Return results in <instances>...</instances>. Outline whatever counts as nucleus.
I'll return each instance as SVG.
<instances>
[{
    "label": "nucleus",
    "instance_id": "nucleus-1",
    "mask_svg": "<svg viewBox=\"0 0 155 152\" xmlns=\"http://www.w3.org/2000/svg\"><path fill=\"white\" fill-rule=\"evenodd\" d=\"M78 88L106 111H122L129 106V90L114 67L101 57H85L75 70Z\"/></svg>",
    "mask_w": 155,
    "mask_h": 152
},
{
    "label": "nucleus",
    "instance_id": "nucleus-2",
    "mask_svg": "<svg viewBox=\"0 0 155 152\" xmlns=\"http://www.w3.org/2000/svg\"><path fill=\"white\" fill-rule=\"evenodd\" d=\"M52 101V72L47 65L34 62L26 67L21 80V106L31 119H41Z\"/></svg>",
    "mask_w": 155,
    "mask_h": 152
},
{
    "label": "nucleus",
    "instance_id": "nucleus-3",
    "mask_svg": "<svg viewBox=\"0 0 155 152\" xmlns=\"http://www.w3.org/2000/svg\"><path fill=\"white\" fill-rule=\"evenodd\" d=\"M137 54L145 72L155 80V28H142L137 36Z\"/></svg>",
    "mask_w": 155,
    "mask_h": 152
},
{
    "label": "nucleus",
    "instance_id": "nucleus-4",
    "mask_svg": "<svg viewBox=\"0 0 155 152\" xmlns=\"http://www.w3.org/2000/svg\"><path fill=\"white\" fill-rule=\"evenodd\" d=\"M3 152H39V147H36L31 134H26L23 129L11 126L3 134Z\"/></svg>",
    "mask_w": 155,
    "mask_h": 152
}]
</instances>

◇ ◇ ◇ ◇ ◇ ◇ ◇

### WHAT YOU WILL DO
Copy out all of the material above again, substituting "object_id" for every "instance_id" and leaving everything else untouched.

### REPLY TO THE EXERCISE
Return results in <instances>...</instances>. Outline whatever counts as nucleus.
I'll return each instance as SVG.
<instances>
[{
    "label": "nucleus",
    "object_id": "nucleus-1",
    "mask_svg": "<svg viewBox=\"0 0 155 152\" xmlns=\"http://www.w3.org/2000/svg\"><path fill=\"white\" fill-rule=\"evenodd\" d=\"M78 88L106 111H122L129 106V90L114 67L101 57H85L75 70Z\"/></svg>",
    "mask_w": 155,
    "mask_h": 152
},
{
    "label": "nucleus",
    "object_id": "nucleus-2",
    "mask_svg": "<svg viewBox=\"0 0 155 152\" xmlns=\"http://www.w3.org/2000/svg\"><path fill=\"white\" fill-rule=\"evenodd\" d=\"M52 101V72L47 65L34 62L26 67L21 80V106L31 119H41Z\"/></svg>",
    "mask_w": 155,
    "mask_h": 152
},
{
    "label": "nucleus",
    "object_id": "nucleus-3",
    "mask_svg": "<svg viewBox=\"0 0 155 152\" xmlns=\"http://www.w3.org/2000/svg\"><path fill=\"white\" fill-rule=\"evenodd\" d=\"M137 54L145 72L155 80V28H142L137 36Z\"/></svg>",
    "mask_w": 155,
    "mask_h": 152
},
{
    "label": "nucleus",
    "object_id": "nucleus-4",
    "mask_svg": "<svg viewBox=\"0 0 155 152\" xmlns=\"http://www.w3.org/2000/svg\"><path fill=\"white\" fill-rule=\"evenodd\" d=\"M3 152H39V147H36L31 134H26L23 129L11 126L3 134Z\"/></svg>",
    "mask_w": 155,
    "mask_h": 152
}]
</instances>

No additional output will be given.